①「長男のエサウです。お父さんの言われたとおりにしてきました。さあ、どうぞ起きて、座ってわたしの獲物を召し上がり、お父さん自身の祝福をわたしに与えてください。」
②27:20 「わたしの子よ、どうしてまた、こんなに早くしとめられたのか」と、イサクが息子に尋ねると、ヤコブは答えた。「あなたの神、主がわたしのために計らってくださったからです。」
③27:24 言った。「お前は本当にわたしの子エサウなのだな。」ヤコブは、「もちろんです」と答えた。27:25 イサクは言った。「では、お前の獲物をここへ持って来なさい。
ヤコブの罪は、族長の祝福を奪ったことではありません。それは、神様の計画だからです。ヤコブの罪は、父イサクを欺いたことです。(それに比べるとイサクとエサウの計画は、それ以上に罪です)。
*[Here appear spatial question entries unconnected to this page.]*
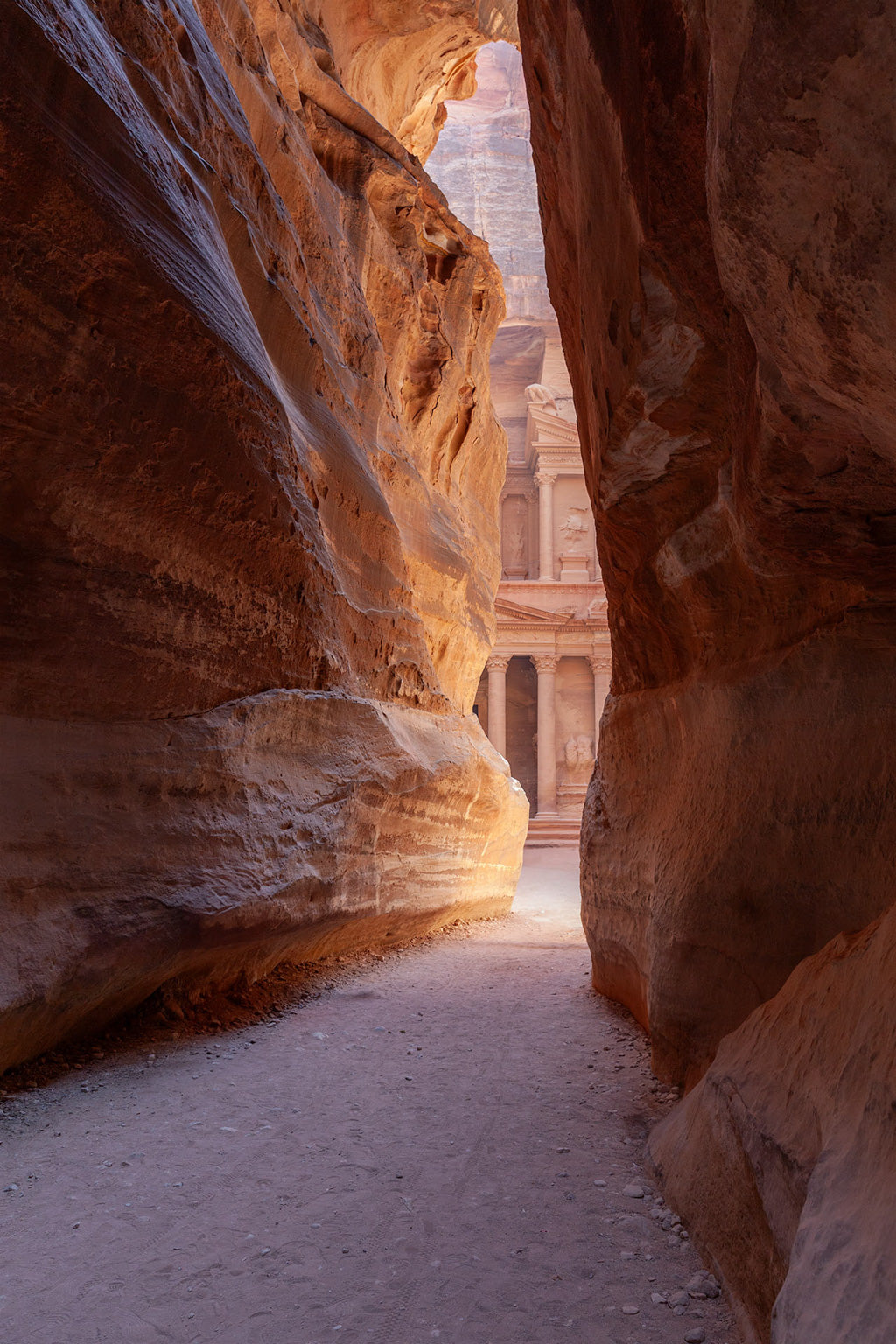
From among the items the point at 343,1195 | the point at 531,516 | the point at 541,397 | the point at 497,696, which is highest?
the point at 541,397

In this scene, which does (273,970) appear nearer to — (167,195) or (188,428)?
(188,428)

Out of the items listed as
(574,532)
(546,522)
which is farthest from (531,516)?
(574,532)

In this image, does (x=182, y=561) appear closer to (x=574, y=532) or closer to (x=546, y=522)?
(x=546, y=522)

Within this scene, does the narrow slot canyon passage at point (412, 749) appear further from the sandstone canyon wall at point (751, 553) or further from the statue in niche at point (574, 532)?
the statue in niche at point (574, 532)

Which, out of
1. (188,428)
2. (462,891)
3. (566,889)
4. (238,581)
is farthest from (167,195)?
(566,889)

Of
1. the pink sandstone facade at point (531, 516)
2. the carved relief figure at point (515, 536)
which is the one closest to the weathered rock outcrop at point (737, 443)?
the pink sandstone facade at point (531, 516)

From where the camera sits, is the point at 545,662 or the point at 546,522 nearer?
the point at 545,662

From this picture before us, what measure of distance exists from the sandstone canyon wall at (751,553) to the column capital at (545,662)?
22184 mm

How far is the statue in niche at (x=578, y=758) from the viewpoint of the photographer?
88.5 feet

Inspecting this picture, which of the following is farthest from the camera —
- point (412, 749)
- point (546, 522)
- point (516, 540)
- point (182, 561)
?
point (516, 540)

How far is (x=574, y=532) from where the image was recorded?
3195cm

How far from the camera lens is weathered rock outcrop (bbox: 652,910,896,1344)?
1.47m

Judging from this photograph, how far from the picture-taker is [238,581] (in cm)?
495

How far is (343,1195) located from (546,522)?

イサクは、妻リベカから、この神様の啓示を知らされていました。
創世記『25:23 主は彼女に言われた。「二つの国民があなたの胎内に宿っており/二つの民があなたの腹の内で分かれ争っている。一つの民が他の民より強くなり/兄が弟に仕えるようになる。」』
つまり、イサクは神様の啓示を無視していたのです。そして長男のエサウを愛しました。兄エサウも、すでに長子の権利をヤコブに売っています。ということで、イサクもエサウも祝福を受けるべきは、ヤコブであることを知っていたことになります。 にもかかわらず、イサクは兄エサウを祝福しようとし、兄エサウもまた父の申し出を受け入れました。イサクの罪は、「神の御心」を知りつつも「個人的な望み」をかなわせようとしたことです。エサウの罪は、現代風に言えば横領未遂でしょうか?詐欺未遂でしょうか?人のものを奪おうとしたことであります。そして、神様の計画は 確実に成就するのです。